# TO DO
Locate and copy each line in the items below that contains the string "bbox", matching case exactly.

# TASK DATA
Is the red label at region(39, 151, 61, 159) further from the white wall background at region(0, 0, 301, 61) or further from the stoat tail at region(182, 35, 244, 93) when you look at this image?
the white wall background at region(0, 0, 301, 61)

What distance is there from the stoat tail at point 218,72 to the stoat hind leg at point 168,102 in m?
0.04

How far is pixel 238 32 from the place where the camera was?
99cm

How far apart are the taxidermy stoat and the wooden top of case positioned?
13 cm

--

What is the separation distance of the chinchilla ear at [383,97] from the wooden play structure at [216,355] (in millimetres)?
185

* * *

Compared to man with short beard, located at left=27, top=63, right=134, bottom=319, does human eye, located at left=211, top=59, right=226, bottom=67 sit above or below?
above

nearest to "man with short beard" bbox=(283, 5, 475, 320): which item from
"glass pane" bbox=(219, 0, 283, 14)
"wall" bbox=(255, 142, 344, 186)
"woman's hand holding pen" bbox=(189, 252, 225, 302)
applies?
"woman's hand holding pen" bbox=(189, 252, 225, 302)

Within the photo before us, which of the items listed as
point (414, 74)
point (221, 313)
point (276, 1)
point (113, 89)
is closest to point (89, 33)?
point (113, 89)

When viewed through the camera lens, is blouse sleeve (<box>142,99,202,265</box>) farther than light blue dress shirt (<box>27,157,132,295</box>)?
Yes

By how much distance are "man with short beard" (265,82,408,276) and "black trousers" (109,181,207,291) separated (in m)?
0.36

# FINISHED TASK
nearest to "man with short beard" bbox=(283, 5, 475, 320): which item from
"glass pane" bbox=(219, 0, 283, 14)
"wall" bbox=(255, 142, 344, 186)
"woman's hand holding pen" bbox=(189, 252, 225, 302)
"woman's hand holding pen" bbox=(189, 252, 225, 302)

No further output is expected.